## Given data:
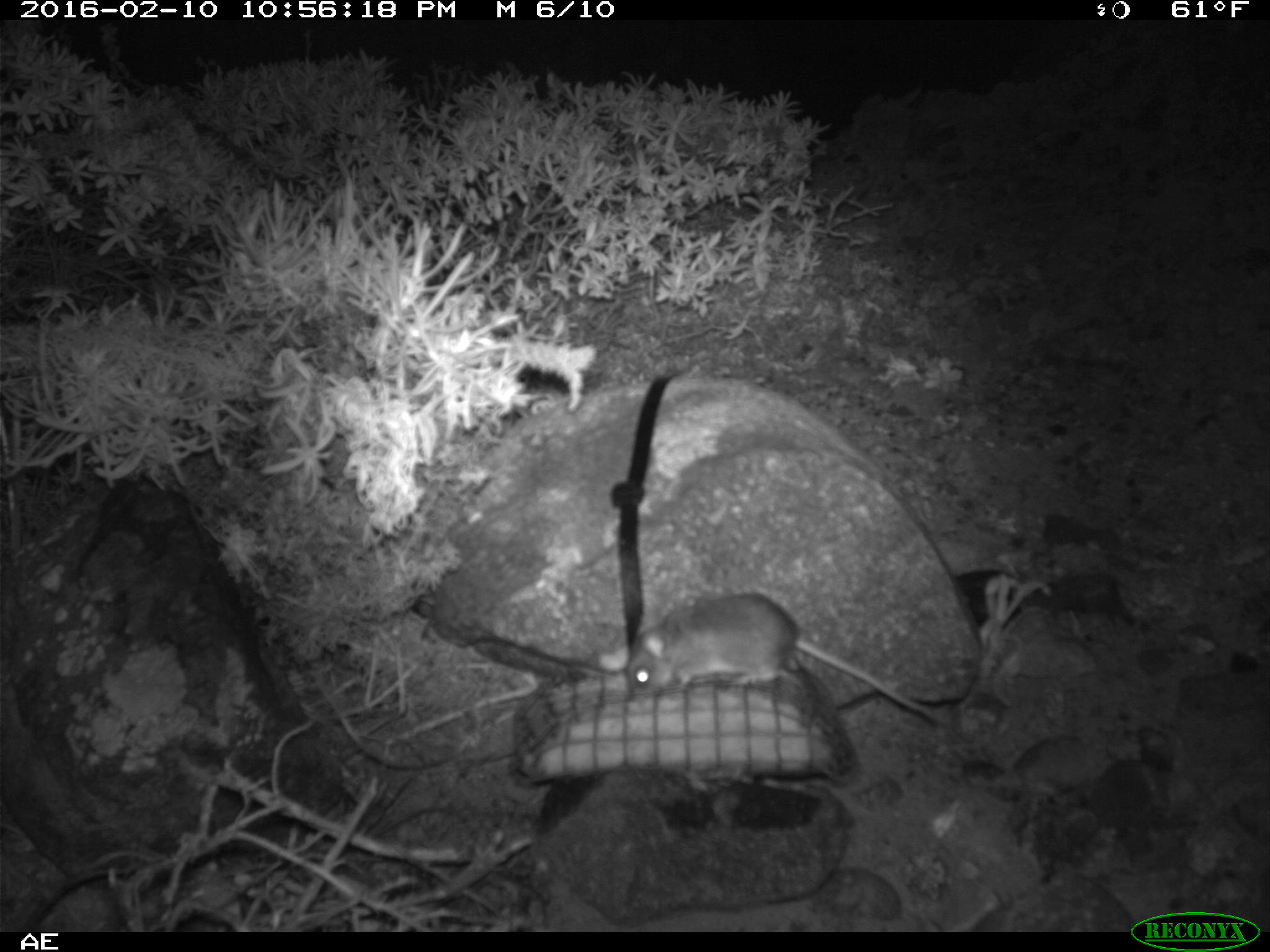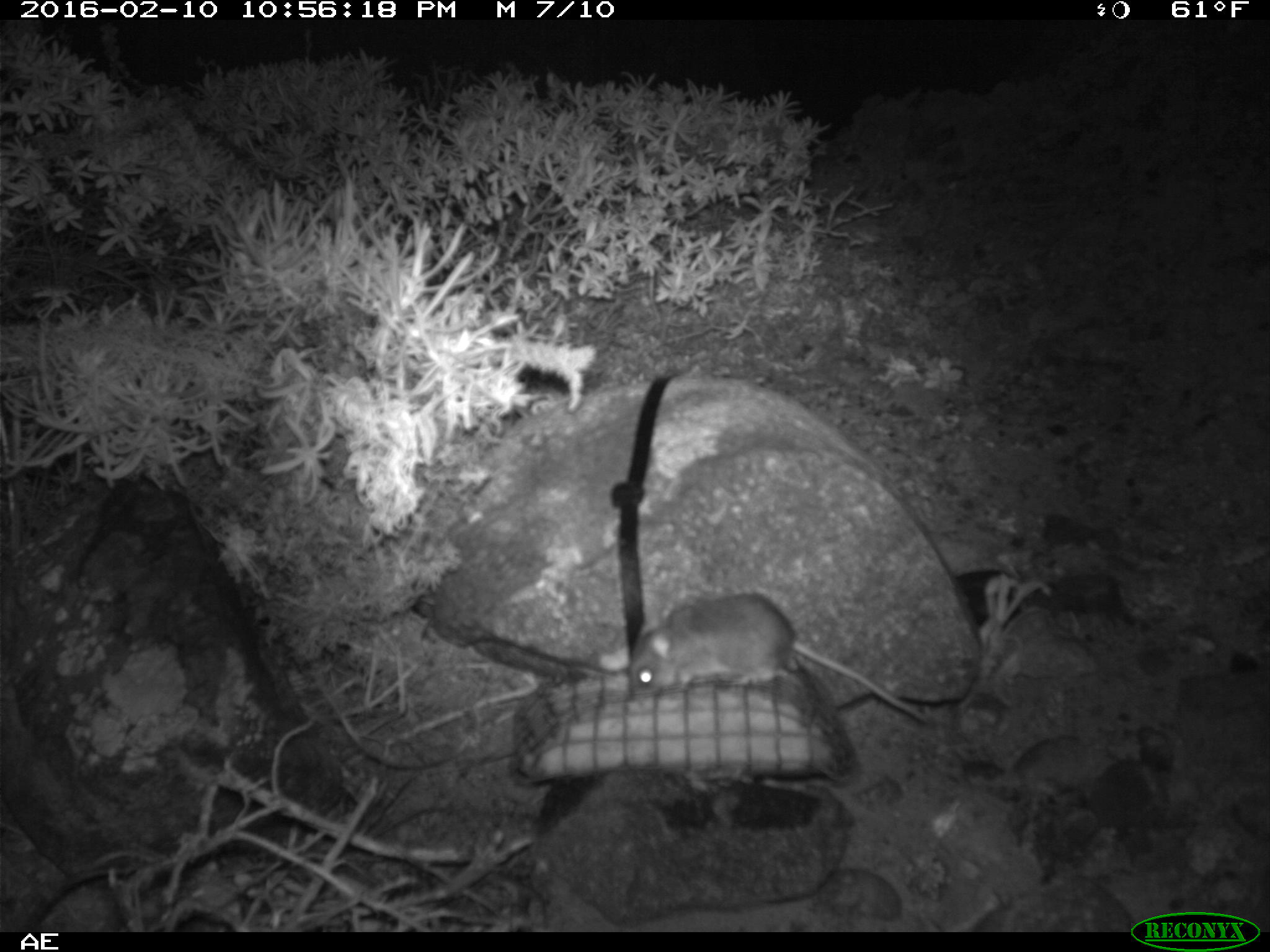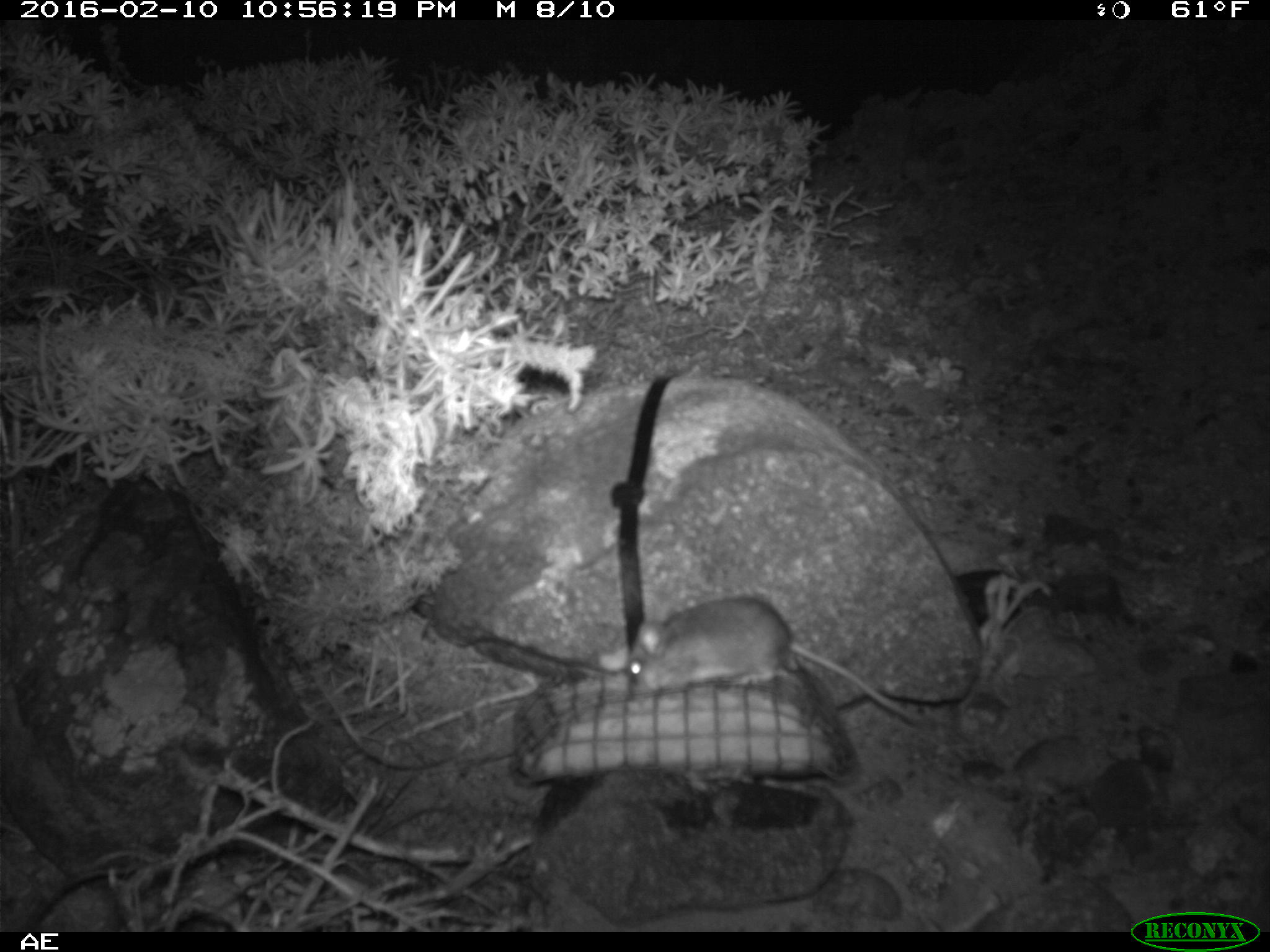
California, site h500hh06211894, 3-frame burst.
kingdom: Animalia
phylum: Chordata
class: Mammalia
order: Rodentia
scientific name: Rodentia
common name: rodent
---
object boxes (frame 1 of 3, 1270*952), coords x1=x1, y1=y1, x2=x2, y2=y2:
rodent: x1=626, y1=589, x2=946, y2=728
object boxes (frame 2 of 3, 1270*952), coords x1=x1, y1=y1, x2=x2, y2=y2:
rodent: x1=628, y1=592, x2=932, y2=723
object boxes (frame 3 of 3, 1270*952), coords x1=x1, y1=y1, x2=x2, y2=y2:
rodent: x1=628, y1=596, x2=922, y2=722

## Exercise details:
Nothing but the pictures may be dropped; output the records above exactly.

## Solution for this task:
California, site h500hh06211894, 3-frame burst.
kingdom: Animalia
phylum: Chordata
class: Mammalia
order: Rodentia
scientific name: Rodentia
common name: rodent
---
object boxes (frame 1 of 3, 1270*952), coords x1=x1, y1=y1, x2=x2, y2=y2:
rodent: x1=626, y1=589, x2=946, y2=728
object boxes (frame 2 of 3, 1270*952), coords x1=x1, y1=y1, x2=x2, y2=y2:
rodent: x1=628, y1=592, x2=932, y2=723
object boxes (frame 3 of 3, 1270*952), coords x1=x1, y1=y1, x2=x2, y2=y2:
rodent: x1=628, y1=596, x2=922, y2=722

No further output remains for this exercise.